- Work to be completed -
Restate word for word every entry that appears below, skipping its pictures.

[Opening Data provided section]

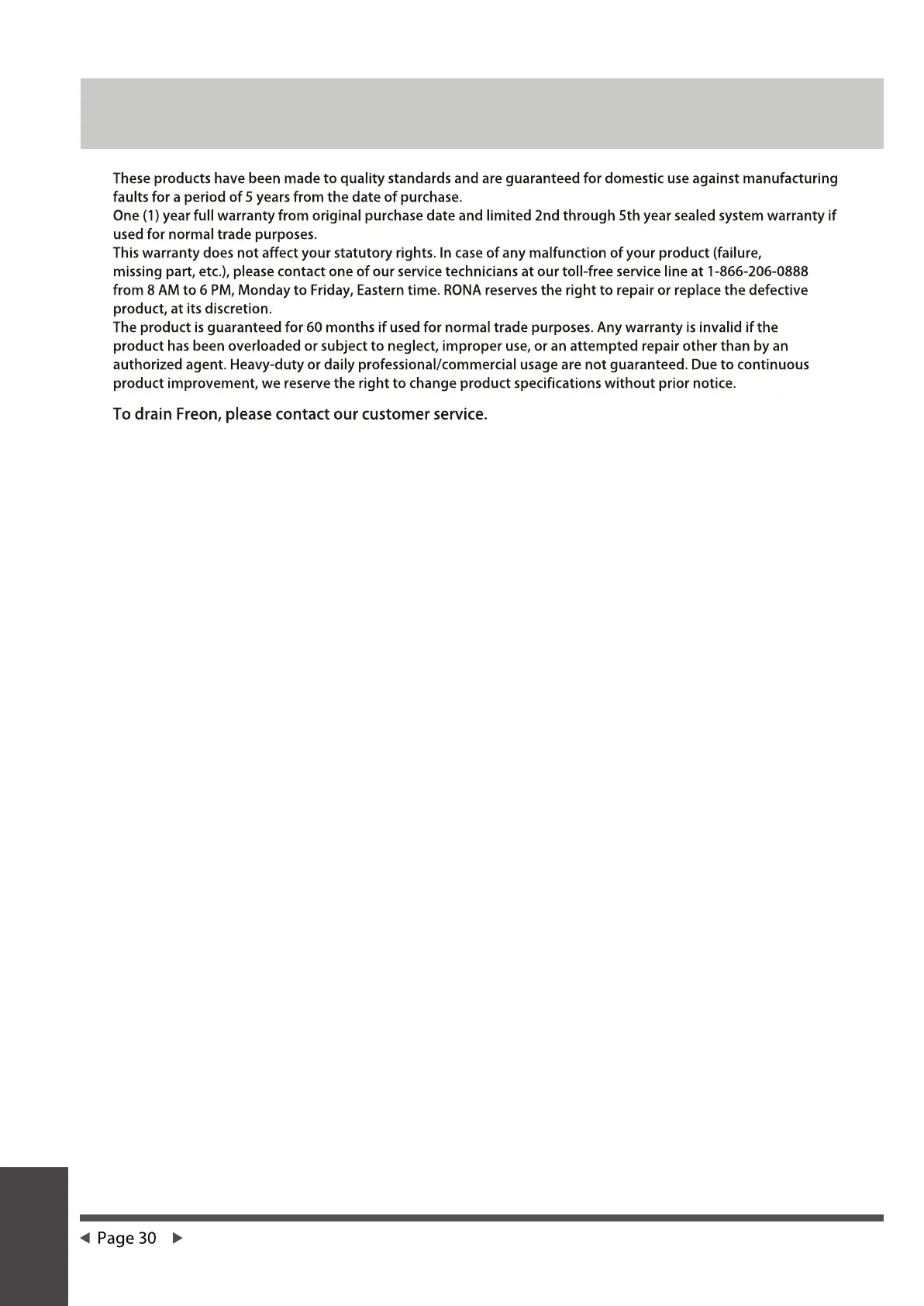 These products have been made to quality standards and are guaranteed for domestic use against manufacturing faults for a period of 5 years from the date of purchase.
One (1) year full warranty from original purchase date and limited 2nd through 5th year sealed system warranty if used for normal trade purposes.
This warranty does not affect your statutory rights. In case of any malfunction of your product (failure, missing part, etc.), please contact one of our service technicians at our toll-free service line at 1-866-206-0888 from 8 AM to 6 PM, Monday to Friday, Eastern time. RONA reserves the right to repair or replace the defective product, at its discretion.
The product is guaranteed for 60 months if used for normal trade purposes. Any warranty is invalid if the product has been overloaded or subject to neglect, improper use, or an attempted repair other than by an authorized agent. Heavy-duty or daily professional/commercial usage are not guaranteed. Due to continuous product improvement, we reserve the right to change product specifications without prior notice.

To drain Freon, please contact our customer service.

◀ Page 30 ▶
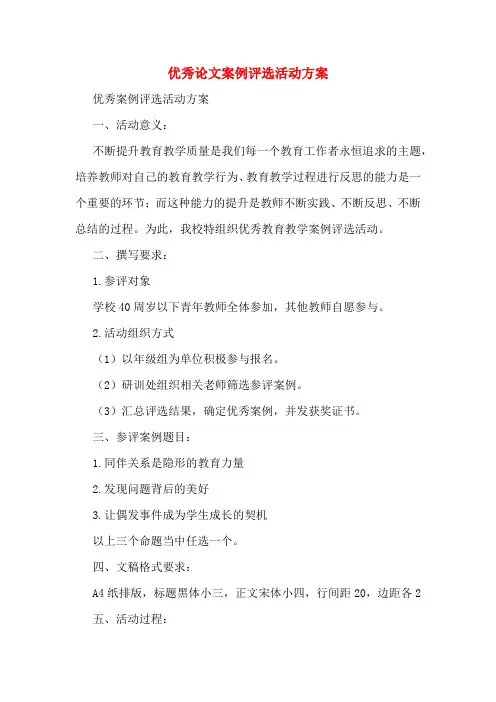 优秀论文案例评选活动方案

优秀案例评选活动方案

一、活动意义：

不断提升教育教学质量是我们每一个教育工作者永恒追求的主题，培养教师对自己的教育教学行为、教育教学过程进行反思的能力是一个重要的环节；而这种能力的提升是教师不断实践、不断反思、不断总结的过程。为此，我校特组织优秀教育教学案例评选活动。

二、撰写要求：

1.参评对象

学校40周岁以下青年教师全体参加，其他教师自愿参与。

2.活动组织方式

（1）以年级组为单位积极参与报名。

（2）研训处组织相关老师筛选参评案例。

（3）汇总评选结果，确定优秀案例，并发获奖证书。

三、参评案例题目：

1.同伴关系是隐形的教育力量

2.发现问题背后的美好

3.让偶发事件成为学生成长的契机

以上三个命题当中任选一个。

四、文稿格式要求：

A4纸排版，标题黑体小三，正文宋体小四，行间距20，边距各2

五、活动过程：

[Closing Data provided section]

- Solution for this problem -
 These products have been made to quality standards and are guaranteed for domestic use against manufacturing faults for a period of 5 years from the date of purchase.
One (1) year full warranty from original purchase date and limited 2nd through 5th year sealed system warranty if used for normal trade purposes.
This warranty does not affect your statutory rights. In case of any malfunction of your product (failure, missing part, etc.), please contact one of our service technicians at our toll-free service line at 1-866-206-0888 from 8 AM to 6 PM, Monday to Friday, Eastern time. RONA reserves the right to repair or replace the defective product, at its discretion.
The product is guaranteed for 60 months if used for normal trade purposes. Any warranty is invalid if the product has been overloaded or subject to neglect, improper use, or an attempted repair other than by an authorized agent. Heavy-duty or daily professional/commercial usage are not guaranteed. Due to continuous product improvement, we reserve the right to change product specifications without prior notice.

To drain Freon, please contact our customer service.

◀ Page 30 ▶
 优秀论文案例评选活动方案

优秀案例评选活动方案

一、活动意义：

不断提升教育教学质量是我们每一个教育工作者永恒追求的主题，培养教师对自己的教育教学行为、教育教学过程进行反思的能力是一个重要的环节；而这种能力的提升是教师不断实践、不断反思、不断总结的过程。为此，我校特组织优秀教育教学案例评选活动。

二、撰写要求：

1.参评对象

学校40周岁以下青年教师全体参加，其他教师自愿参与。

2.活动组织方式

（1）以年级组为单位积极参与报名。

（2）研训处组织相关老师筛选参评案例。

（3）汇总评选结果，确定优秀案例，并发获奖证书。

三、参评案例题目：

1.同伴关系是隐形的教育力量

2.发现问题背后的美好

3.让偶发事件成为学生成长的契机

以上三个命题当中任选一个。

四、文稿格式要求：

A4纸排版，标题黑体小三，正文宋体小四，行间距20，边距各2

五、活动过程：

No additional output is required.